OBJECTIVE:
Copy out, word for word, the stretch of the records from the line containing "As viewed here, which" through the end of the records, and nothing else.

— start of DATA ROWS —

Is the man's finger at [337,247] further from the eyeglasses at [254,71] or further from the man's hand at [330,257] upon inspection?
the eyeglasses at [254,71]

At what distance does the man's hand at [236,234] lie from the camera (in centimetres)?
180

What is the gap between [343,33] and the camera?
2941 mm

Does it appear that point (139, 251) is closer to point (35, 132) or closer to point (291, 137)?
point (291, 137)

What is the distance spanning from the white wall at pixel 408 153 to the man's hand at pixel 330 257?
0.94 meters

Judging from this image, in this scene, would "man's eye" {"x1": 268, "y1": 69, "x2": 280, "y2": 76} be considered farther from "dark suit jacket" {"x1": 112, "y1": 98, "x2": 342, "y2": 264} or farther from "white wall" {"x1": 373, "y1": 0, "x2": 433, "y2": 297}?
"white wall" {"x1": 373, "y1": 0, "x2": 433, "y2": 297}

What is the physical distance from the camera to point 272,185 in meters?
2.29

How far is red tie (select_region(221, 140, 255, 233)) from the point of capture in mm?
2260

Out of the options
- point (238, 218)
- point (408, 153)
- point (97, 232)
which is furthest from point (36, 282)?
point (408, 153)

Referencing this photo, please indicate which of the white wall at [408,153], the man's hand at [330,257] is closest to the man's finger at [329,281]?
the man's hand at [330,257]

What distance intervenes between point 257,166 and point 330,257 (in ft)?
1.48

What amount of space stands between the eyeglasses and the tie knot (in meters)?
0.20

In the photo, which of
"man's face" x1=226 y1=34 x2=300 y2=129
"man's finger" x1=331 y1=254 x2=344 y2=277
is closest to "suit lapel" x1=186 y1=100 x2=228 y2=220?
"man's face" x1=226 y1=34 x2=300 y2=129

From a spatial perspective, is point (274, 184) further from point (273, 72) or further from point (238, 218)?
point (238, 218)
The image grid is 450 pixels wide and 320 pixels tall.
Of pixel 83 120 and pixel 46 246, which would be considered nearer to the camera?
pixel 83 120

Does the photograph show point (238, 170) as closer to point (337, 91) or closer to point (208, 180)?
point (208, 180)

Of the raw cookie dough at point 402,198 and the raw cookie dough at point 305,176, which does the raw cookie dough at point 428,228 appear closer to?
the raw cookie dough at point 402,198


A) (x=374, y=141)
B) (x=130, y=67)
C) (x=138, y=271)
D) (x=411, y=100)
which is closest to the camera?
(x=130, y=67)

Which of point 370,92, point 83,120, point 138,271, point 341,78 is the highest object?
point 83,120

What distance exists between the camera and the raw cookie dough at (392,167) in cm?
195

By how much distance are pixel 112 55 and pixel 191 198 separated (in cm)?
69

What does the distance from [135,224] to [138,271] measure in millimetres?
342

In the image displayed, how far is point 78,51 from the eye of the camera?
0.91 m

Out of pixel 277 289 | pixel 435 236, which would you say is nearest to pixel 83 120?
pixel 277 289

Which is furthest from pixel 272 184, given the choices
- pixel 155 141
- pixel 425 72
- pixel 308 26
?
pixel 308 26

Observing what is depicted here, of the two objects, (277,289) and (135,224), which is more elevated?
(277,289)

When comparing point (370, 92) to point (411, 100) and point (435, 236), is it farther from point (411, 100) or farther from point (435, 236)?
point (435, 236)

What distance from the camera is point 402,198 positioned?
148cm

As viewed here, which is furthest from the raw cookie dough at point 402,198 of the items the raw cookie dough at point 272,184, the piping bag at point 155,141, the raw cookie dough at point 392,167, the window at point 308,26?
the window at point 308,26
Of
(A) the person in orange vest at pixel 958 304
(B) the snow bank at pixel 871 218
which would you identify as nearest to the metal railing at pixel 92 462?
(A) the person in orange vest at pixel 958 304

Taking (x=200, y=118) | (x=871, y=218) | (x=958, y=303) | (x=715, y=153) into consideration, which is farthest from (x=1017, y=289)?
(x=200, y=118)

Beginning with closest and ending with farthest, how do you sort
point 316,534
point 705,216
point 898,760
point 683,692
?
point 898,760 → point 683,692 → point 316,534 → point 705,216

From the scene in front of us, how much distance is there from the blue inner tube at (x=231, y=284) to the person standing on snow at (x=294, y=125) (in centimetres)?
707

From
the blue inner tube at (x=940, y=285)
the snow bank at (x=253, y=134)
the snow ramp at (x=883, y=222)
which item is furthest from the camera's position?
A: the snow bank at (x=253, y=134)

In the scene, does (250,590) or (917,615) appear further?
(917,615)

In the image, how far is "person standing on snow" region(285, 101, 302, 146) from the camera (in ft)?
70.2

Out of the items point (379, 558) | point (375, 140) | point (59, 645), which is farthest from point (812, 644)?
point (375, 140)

— end of DATA ROWS —

THE ANSWER:
As viewed here, which is furthest from the raw cookie dough at point 402,198 of the items the raw cookie dough at point 272,184, the piping bag at point 155,141, the raw cookie dough at point 392,167, the window at point 308,26?
the window at point 308,26
Of
(A) the person in orange vest at pixel 958 304
(B) the snow bank at pixel 871 218
which would you identify as nearest to the metal railing at pixel 92 462?
(A) the person in orange vest at pixel 958 304

Taking (x=200, y=118) | (x=871, y=218) | (x=958, y=303) | (x=715, y=153) into consideration, which is farthest from (x=1017, y=289)?
(x=200, y=118)

Beginning with closest and ending with farthest, how do you sort
point 316,534
point 705,216
point 898,760
point 683,692
?
point 898,760 → point 683,692 → point 316,534 → point 705,216

From the scene in front of us, how much distance is there from the blue inner tube at (x=231, y=284) to the person standing on snow at (x=294, y=125) (in centimetres)?
707

From
the blue inner tube at (x=940, y=285)
the snow bank at (x=253, y=134)
the snow ramp at (x=883, y=222)
which item is furthest from the camera's position?
A: the snow bank at (x=253, y=134)

In the scene, does (250,590) or (917,615) appear further?
(917,615)

In the image, how far is "person standing on snow" region(285, 101, 302, 146) from the camera (in ft)?
70.2

Out of the items point (379, 558) | point (375, 140) | point (59, 645), which is farthest from point (812, 644)?
point (375, 140)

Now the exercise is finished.